American sedeprivationist bishop (born 1950)

Donald J. Sanborn (born February 19, 1950) is an American traditionalist Catholic bishop who is known for his advocacy of sedeprivationism. He currently serves as the superior general of the sedeprivationist Roman Catholic Institute (RCI) and rector of the sedevacantist Most Holy Trinity Seminary in Reading, Pennsylvania, United States.

==Biography==

===Early years===

Donald Sanborn was born into a Catholic family in Flushing, Queens, New York, United States. There, he attended Catholic elementary and high schools. In 1967, he entered the seminary college for the Diocese of Brooklyn, where, in 1971, he graduated cum laude, having majored in classical languages.

===Priesthood===

====Society of Saint Pius X====

In 1971, Sanborn dropped out of the Seminary of the Immaculate Conception, whose training he considered modernist, and entered the International Seminary of Saint Pius X in Écône, Switzerland, of the traditionalist Society of Saint Pius X (SSPX), becoming one of the first seminarians of the newly founded society.

On 29 June 1975, in Écône, he was ordained a priest by Archbishop Marcel Lefebvre of the SSPX. Canonical recognition of the SSPX had been withdrawn by the local Roman Catholic bishop in May 1975, one month prior to his ordination, and this move was later upheld by the Holy See: the ordinations were therefore deemed to be valid but illicit by the Vatican and Sanborn and the other new priests were suspended a divinis.

By 1976, Sanborn was offering the traditional Latin Mass for Catholics on Long Island, New York, United States, together with Clarence Kelly.
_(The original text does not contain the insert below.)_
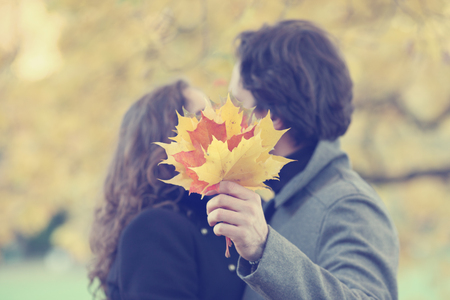 yellow trees: Happy couple kissing in autumn park with yellow trees Stock Photo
====Saint Thomas Aquinas Seminary====

In 1977, Sanborn was teaching at a seminary of the SSPX which was then called Saint Joseph's House of Studies, in Armada, Michigan, United States. Later in the same year, he was appointed rector of the seminary.
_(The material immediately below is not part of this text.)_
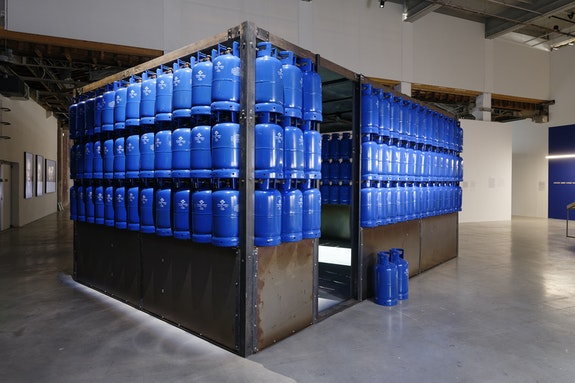 Amal Kenawy, <em>The Silent Multitudes</em>, 2010. Steel, LGP gas tanks, video, 300 x 600 x 400 centimeters. Exhibition view of <em>Our World is Burning</em>, Palais de Tokyo. Courtesy of Mathaf: Arab Museum of Modern Art (Doha)Photo: Aurélien Mole.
====Leaving the Society of Saint Pius X, co-founding the Society of Saint Pius V====

Lefebvre directed the SSPX's American priests to follow the 1962 edition of the Roman Missal; Sanborn and eight other American priests refused to do this, preferring to use the 1920 edition. These nine priests accused Lefebvre of being insufficiently traditionalist. According to Sanborn, Lefebvre was imposing these liturgical and disciplinary changes in view of a reconciliation with the Vatican.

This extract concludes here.